For borrowers who are struggling financially
Those experiencing financial hardship as a result of the pandemic should take advantage of the forbearance period and not make their federal student loan payments until February 2022. Their money could be used instead to pay higher priority bills, such as mortgage or rent. With no interest accruing until February, borrowers won’t be penalized for not paying student loans at this time, and mortgage lenders or landlords may not be as forgiving. To prioritize what payments are affordable, continue to pay the bills that aren’t offering a temporary pause on both the principal balance and interest. For example, if a credit card debt has a high interest rate, pay that off first, instead of continuing to make student loan payments that aren’t yet required.

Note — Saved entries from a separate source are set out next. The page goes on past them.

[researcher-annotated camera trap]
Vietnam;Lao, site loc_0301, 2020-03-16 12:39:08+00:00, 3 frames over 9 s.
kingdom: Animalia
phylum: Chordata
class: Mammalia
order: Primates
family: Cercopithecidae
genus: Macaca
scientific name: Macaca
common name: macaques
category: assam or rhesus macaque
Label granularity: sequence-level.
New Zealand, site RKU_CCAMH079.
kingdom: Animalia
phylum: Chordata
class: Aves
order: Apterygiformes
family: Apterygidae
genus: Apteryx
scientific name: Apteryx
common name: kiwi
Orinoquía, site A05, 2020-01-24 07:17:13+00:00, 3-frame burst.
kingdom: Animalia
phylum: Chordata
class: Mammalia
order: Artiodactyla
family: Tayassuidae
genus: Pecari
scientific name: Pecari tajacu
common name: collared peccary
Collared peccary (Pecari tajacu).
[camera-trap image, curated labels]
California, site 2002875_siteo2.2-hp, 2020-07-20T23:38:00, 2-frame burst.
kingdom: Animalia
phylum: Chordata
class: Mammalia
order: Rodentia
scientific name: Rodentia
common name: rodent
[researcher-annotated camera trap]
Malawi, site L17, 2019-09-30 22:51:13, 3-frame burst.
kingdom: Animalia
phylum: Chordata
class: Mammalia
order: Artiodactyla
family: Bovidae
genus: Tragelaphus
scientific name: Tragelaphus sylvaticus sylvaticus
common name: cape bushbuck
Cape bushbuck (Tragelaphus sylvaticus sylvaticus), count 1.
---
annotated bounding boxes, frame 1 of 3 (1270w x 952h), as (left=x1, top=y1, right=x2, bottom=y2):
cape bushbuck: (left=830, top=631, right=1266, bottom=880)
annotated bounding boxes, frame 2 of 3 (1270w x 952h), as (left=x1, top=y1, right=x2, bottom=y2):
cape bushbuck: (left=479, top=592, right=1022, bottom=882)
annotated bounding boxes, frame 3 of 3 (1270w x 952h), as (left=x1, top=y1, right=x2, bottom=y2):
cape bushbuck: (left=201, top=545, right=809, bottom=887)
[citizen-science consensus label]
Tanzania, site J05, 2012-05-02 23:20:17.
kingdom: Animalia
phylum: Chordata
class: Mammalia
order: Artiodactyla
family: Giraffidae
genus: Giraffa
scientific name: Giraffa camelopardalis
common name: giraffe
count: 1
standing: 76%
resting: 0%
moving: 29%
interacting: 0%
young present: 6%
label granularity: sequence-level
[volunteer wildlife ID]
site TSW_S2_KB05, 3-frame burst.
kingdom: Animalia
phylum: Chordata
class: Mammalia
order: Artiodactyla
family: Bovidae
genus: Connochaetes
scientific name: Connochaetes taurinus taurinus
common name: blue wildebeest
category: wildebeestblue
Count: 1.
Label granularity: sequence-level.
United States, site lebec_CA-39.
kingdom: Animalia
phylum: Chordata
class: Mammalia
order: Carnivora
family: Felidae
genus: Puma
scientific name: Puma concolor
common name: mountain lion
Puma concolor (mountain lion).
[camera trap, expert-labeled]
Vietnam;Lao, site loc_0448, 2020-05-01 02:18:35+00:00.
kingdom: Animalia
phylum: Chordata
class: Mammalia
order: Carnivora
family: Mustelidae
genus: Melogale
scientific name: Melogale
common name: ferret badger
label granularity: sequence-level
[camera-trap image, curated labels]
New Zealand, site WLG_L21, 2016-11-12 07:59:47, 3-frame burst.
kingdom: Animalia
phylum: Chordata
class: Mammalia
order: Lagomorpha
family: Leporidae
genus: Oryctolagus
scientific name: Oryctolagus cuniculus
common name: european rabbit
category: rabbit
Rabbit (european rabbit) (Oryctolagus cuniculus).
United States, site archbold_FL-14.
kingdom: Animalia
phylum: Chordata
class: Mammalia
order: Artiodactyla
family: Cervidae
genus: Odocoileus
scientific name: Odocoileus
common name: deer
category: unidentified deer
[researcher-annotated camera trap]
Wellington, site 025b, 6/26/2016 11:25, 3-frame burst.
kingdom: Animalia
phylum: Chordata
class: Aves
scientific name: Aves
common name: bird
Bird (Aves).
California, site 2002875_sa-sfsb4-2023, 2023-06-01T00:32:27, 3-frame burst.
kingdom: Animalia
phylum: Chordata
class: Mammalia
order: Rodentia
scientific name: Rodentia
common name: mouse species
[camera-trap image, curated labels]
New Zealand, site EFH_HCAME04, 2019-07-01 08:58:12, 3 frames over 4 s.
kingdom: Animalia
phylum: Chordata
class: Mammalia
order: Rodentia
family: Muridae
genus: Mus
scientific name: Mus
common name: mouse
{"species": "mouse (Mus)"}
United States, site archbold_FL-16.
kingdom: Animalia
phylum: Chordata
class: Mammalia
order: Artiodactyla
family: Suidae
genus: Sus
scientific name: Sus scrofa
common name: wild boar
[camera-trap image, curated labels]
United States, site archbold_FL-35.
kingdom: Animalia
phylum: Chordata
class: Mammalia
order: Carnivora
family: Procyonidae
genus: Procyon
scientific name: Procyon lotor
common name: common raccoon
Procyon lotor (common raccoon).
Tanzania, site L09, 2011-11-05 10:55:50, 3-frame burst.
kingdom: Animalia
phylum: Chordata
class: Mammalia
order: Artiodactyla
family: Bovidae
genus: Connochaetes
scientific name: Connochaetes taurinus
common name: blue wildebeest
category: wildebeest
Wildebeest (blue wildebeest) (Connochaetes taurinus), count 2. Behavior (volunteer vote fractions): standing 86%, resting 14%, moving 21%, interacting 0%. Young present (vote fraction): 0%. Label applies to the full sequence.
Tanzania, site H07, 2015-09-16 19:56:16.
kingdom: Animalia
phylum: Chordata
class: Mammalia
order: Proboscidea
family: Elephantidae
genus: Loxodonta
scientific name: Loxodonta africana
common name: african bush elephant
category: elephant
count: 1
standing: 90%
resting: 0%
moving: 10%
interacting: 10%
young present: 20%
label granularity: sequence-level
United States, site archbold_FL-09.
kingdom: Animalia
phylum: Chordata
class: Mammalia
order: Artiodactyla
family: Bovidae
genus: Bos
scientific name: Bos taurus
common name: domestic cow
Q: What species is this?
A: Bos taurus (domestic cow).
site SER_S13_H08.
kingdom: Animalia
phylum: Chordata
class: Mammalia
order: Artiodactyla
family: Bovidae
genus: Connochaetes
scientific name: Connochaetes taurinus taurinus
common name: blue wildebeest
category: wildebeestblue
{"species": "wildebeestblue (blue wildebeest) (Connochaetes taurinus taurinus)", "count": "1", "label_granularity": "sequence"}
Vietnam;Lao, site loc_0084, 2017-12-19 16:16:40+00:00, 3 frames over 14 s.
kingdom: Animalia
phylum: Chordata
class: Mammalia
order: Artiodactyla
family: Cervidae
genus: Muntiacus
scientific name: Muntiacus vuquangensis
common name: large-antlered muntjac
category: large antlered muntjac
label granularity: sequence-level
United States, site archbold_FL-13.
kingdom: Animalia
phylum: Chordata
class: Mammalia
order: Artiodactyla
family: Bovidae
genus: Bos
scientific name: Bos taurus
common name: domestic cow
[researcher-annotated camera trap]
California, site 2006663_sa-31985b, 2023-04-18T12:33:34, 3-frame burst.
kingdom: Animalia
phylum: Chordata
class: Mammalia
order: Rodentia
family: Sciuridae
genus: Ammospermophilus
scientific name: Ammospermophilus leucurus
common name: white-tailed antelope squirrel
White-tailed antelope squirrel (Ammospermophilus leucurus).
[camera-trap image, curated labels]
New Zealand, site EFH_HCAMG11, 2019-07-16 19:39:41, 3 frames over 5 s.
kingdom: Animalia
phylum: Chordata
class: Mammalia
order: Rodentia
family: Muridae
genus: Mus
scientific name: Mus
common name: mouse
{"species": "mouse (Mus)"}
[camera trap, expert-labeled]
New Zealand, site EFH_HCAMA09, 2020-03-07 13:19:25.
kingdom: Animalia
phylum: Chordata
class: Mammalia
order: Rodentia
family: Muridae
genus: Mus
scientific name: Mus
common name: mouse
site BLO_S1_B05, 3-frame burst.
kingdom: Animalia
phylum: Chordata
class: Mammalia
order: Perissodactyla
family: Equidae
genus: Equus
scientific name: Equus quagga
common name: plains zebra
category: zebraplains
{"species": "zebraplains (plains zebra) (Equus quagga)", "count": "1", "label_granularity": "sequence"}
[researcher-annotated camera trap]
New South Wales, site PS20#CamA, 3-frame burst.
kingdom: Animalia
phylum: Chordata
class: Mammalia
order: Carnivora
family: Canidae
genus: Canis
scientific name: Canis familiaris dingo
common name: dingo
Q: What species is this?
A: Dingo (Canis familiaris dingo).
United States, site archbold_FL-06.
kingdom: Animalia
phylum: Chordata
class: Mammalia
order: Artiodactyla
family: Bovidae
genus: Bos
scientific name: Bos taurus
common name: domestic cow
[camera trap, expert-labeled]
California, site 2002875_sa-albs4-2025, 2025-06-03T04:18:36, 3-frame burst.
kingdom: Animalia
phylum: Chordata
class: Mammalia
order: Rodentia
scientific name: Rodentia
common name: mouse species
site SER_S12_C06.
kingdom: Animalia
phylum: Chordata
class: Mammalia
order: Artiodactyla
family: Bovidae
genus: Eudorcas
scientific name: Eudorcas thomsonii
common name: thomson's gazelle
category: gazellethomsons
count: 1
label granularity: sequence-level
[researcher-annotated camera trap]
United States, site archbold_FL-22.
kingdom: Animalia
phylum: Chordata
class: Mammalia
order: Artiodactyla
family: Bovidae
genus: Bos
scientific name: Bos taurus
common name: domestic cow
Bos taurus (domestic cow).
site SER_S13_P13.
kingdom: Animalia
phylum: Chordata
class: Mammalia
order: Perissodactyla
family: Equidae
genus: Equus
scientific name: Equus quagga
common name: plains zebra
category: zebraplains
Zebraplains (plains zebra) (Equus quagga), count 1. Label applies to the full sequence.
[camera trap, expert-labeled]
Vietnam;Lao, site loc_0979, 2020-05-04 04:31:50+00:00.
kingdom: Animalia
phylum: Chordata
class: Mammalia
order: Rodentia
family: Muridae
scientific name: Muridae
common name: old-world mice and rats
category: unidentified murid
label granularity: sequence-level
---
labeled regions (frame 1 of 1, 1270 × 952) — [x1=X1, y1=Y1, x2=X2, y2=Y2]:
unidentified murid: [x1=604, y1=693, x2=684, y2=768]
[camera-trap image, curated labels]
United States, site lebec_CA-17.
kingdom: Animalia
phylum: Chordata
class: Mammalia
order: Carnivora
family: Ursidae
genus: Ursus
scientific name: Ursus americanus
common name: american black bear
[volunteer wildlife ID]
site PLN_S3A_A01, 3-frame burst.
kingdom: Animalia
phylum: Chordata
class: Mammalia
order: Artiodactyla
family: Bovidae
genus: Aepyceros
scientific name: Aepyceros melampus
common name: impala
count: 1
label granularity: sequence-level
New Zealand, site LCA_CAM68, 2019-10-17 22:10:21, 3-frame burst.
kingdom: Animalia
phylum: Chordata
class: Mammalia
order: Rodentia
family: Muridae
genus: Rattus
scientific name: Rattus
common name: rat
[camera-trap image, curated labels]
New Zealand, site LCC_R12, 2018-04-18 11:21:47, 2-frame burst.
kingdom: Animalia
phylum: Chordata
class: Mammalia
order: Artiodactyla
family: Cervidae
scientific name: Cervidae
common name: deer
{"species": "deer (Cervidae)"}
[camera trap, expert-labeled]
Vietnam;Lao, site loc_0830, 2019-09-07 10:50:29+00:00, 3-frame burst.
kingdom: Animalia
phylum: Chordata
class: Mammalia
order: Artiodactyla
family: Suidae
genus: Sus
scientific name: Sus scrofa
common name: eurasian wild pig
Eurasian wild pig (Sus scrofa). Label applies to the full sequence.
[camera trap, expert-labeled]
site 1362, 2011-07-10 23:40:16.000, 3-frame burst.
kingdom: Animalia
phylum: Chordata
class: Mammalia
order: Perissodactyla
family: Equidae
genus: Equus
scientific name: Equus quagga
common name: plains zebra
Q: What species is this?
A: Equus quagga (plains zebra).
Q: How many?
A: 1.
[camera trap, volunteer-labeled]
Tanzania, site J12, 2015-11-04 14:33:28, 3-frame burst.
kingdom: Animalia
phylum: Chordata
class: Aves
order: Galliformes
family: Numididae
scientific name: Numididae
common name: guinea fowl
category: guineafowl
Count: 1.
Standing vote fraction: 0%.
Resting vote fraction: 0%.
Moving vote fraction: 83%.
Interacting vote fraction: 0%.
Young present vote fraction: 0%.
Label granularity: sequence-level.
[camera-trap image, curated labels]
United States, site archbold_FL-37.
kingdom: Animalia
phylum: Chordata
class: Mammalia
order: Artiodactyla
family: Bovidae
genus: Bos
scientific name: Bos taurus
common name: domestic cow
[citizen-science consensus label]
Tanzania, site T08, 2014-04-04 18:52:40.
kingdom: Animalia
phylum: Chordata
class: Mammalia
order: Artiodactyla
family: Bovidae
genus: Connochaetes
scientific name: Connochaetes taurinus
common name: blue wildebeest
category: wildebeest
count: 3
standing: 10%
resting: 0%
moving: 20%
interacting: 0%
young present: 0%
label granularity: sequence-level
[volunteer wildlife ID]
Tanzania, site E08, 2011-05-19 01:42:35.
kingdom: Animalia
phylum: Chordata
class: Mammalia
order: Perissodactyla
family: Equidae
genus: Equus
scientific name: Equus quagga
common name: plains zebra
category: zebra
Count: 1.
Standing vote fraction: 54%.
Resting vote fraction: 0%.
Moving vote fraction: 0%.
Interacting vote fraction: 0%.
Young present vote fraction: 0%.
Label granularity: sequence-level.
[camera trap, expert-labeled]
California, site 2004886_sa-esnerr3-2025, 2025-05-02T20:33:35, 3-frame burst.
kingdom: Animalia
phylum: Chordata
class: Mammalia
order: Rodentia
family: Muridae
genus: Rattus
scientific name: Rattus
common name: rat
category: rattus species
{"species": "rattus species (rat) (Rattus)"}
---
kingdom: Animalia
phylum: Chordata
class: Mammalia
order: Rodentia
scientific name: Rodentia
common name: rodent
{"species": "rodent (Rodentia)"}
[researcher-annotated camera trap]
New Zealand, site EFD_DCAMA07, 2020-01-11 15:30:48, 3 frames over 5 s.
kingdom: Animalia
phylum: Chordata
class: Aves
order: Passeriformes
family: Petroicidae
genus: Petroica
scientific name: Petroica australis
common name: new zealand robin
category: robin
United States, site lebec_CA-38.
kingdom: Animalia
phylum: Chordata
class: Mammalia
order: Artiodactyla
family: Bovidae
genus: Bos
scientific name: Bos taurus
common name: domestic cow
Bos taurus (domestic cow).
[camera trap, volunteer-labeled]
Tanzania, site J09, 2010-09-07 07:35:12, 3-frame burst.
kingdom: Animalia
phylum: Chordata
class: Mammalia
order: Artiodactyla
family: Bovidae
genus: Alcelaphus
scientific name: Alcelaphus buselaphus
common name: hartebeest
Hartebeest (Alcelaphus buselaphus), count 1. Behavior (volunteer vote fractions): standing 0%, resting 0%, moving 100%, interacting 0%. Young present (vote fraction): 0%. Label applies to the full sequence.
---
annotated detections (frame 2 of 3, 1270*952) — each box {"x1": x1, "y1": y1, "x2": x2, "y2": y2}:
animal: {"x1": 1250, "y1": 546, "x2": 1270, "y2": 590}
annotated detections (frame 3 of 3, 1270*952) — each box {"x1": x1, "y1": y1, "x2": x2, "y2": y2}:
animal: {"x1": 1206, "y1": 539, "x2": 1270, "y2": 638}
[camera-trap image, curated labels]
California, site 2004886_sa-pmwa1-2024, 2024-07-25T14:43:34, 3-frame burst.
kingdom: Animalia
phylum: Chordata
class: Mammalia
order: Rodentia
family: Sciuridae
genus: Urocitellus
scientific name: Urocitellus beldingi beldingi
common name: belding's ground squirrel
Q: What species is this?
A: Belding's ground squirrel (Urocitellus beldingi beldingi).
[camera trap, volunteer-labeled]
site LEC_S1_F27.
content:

Get organized – This is the right time to get everything in order for February, when payments must resume. For example, if a borrower had automatic withdrawals set up for monthly payments prior to the pandemic, and has since changed financial institutions, be sure to update that information with the student loan provider. Or if a borrower has moved or changed a phone number, this is the time to update that information with the loan provider. Experts predict long wait times for people trying to call student loan providers early in 2022, so updating the information soon will be easier than waiting.
Budget now for student loans – Those who haven’t been making student loan payments since March 2020 may have gotten accustomed to not having to budget for that expense. The wise course of action is to start budgeting for future payments now, even though payments won’t officially be due until February. This can help determine what might need to be cut from a budget to be able to pay back student loans.
The U.S. Department of Education has emphasized that this will be the last extension of forbearance. “As our nation’s economy continues to recover from a deep hole, this final extension will give students and borrowers the time they need to plan for restart and ensure a smooth pathway back to repayment,” the department said in a recent news release.
February may seem far away, but it’s better for borrowers to plan ahead to ensure financial security.